Si certains pays ont pris l’initiative de lutter contre la consommation à mauvais escient des antibiotiques, en Egypte, les efforts se font attendre. Mais l’OMS bouge. Cette dernière présente un soutien technique aux pays membres, afin d’établir des plans pour la prévention concernant la résistance aux antibiotiques. Et en attendant, Adel Nousseirat, respon­sable médical à l’OMS, présente quelques conseils utiles, à savoir : « Ne pas choisir un antibiotique au hasard, c’est au médecin de le faire. Terminer son traitement jusqu’au bout, même si le patient se sent mieux. Ne pas essayer le traitement d’un ami ou d'un membre de la famille, car le choix de l’antibiotique est spécifique à chaque personne, et enfin, se laver régulièrement les mains pour éviter toute contagion pouvant entraîner la consommation d’antibiotiques ».

Un plan d'action sur trois ans

Suite à l’initiative de prévention contre la résistance aux antibiotiques, le bureau de l’OMS en Egypte soutient le gouvernement de l’Egypte en lui suggérant de lancer un plan d’action national.
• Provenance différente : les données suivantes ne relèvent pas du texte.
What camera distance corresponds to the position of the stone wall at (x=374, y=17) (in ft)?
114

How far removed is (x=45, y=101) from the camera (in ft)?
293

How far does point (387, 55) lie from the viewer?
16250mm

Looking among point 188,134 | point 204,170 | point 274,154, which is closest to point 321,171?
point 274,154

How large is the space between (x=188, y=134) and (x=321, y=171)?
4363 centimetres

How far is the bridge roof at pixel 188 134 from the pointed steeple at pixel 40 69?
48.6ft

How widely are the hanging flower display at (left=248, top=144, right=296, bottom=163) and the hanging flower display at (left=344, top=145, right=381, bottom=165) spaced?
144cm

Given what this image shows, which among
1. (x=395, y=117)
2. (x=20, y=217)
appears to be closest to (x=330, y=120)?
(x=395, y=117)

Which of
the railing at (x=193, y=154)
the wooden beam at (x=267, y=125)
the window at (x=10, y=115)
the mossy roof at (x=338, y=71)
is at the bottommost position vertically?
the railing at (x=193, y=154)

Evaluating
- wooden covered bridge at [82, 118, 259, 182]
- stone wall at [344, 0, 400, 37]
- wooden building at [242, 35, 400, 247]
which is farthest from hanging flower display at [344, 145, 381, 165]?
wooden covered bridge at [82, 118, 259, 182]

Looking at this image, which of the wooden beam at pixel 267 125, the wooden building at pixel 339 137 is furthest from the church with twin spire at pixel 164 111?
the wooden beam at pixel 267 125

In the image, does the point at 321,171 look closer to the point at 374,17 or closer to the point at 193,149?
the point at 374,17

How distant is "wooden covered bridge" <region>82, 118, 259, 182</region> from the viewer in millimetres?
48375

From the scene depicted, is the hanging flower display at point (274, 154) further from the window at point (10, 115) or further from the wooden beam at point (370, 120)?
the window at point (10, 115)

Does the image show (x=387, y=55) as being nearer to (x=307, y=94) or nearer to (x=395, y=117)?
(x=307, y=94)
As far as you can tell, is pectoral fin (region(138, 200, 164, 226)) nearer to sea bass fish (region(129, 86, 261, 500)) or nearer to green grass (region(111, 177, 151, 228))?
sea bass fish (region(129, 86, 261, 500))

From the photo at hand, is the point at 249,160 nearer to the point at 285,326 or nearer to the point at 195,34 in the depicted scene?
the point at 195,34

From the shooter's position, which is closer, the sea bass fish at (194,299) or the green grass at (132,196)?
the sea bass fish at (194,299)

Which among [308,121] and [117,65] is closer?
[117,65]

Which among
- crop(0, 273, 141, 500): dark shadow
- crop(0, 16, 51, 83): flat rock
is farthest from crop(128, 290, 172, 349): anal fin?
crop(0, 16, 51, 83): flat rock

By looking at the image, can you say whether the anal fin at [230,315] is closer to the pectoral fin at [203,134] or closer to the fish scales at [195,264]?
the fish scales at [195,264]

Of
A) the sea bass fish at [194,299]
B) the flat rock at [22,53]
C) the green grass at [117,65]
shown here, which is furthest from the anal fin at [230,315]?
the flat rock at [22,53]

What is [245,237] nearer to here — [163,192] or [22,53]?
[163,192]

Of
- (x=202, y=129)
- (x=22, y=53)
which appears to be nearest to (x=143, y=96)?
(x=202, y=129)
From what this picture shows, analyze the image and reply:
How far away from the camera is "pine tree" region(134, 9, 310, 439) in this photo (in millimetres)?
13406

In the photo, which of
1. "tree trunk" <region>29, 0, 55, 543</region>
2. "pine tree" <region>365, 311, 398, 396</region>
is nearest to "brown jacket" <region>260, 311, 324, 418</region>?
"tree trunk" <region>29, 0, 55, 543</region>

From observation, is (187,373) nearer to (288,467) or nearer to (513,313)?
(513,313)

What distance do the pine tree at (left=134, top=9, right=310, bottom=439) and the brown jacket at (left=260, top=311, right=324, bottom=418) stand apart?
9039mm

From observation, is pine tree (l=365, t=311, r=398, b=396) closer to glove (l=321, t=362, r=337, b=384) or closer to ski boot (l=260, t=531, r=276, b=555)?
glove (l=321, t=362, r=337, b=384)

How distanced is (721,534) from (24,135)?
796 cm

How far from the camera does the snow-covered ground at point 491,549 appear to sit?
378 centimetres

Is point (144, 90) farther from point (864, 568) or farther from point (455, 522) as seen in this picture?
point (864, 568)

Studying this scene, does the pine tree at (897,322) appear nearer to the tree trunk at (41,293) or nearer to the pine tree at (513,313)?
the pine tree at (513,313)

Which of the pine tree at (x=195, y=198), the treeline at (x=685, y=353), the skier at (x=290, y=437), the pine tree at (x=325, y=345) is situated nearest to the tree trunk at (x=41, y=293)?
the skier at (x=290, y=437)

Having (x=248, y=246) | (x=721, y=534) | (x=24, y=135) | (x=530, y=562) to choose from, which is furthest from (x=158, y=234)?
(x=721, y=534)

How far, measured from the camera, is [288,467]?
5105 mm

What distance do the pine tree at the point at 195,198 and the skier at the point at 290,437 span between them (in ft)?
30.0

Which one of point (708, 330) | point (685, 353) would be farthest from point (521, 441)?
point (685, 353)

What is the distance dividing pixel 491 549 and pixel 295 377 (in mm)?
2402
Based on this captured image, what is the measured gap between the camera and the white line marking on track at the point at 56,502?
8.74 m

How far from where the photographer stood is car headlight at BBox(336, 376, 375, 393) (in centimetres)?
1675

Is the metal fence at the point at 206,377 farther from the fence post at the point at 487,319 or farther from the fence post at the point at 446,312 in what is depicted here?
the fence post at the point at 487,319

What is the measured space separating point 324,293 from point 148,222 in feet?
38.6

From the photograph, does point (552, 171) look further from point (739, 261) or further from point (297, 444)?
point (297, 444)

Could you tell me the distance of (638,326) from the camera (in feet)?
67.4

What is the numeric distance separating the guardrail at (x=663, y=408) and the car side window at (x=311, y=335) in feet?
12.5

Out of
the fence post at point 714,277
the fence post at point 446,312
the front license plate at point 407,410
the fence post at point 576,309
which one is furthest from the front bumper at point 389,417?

Dans cet objectif, un comité de coordination a été constitué au sein du ministère de la Santé groupant les représentants des départements concernés. Ce comité a déjà participé à un atelier les 23 et 24 avril dernier et a élaboré la première phase du plan d’action sur 3 ans (2017-2020) suivant le même objectif du plan d’action établi en 2015. Des mesures ont été proposées portant sur 5 éléments importants : La prévention contre l’infection, le contrôle, le suivi de la mise en application du plan d’action, élargir le plan d’action concernant le programme de gestion des antibiotiques, la sensibilisation publique et encourager la production de nouveaux médicaments. D’autres propositions (comme la vaccination, le diagnostic précoce, etc.). L’atelier a mis l’accent sur la nécessité d’avoir une vision concrète pour mieux traiter les symptômes, afin de faire face à la résistance des antibiotiques en Egypte. Amr Gandil, président du secteur de la prévention médicale au ministère de la Santé, propose que les hôpitaux à la fois publics et privés soient dotés de laboratoires en analyse microbiologique, afin de détecter les microbes qui sont responsables des maladies.